The plaintiff Mrs. Mary L. Hood, in suit No. 38X7, is surviving widow of J. E. Hood, deceased, and the other plaintiffs are two of the daughters of J. E. Hood, deceased, who were minors when the act of sale of which they complain was executed, but have since become majors or emancipated by marriage. Mrs. Mary L. Hood’s only interest in the suit is that she was tutrix of the other two plaintiffs at the time of the sale and will be liable to said heirs if they should fail in this suit. The plaintiff in suit No. 38X8 is another child of J. E. Hood, deceased, and the defendant F. Malcolm Hood is the fourth and only other child. •

J. E. Hood died intestate in the year 1920, leaving no debts and four hundred acres of land unincumbered. The family continued to reside on the place, which was community property, being inherited, one undivided half by the four children, and the other half by the widow in community. Defendant F. Malcolm Hood went into the mercantile business and also operated the farm, and within a few years had become very greatly involved and was unable to pay his debts. One of the creditors of F. M. Hood, Beal-Burrow Dry Goods Company of Little Rock, Ark, filed suit against him and took judgment for the sum of $1,722.79, less some small credits. This judgment was rendered on June 10, 1924. No steps were taken to execute the judgment until September 20, 1929, when a fi. fa. issued and the four hundred acres above spoken of as having been left by J. E. Hood, deceased, were seized; thereupon, the aforesaid suits were filed.

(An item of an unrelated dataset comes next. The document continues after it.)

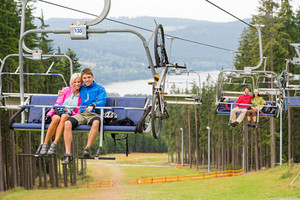 Smiling couples using chair lift in scenic landscape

On the 24th of April, 1926, Mrs. Mary L. Hood, tutrix for the minors, Thelma Hood and Myra Hood, both of whom are now of age or emancipated, acting upon the authority of a family meeting held in the interest of said minors, the recommendations of which were approved by the court, sold and transferred to F. Malcolm Hood the undivided interest of said minors in the four hundred acres of land inherited by them from their father, J. E. Hood, being one-fourth of the said four hundred acres, for the stipulated price of $1,500, which the deed recites was cash in hand paid, the receipt of which was acknowledged. This deed was passed regularly before a notary public in and for the parish of Lincoln and was duly recorded in the conveyance records of Lincoln parish on May 3, 1926.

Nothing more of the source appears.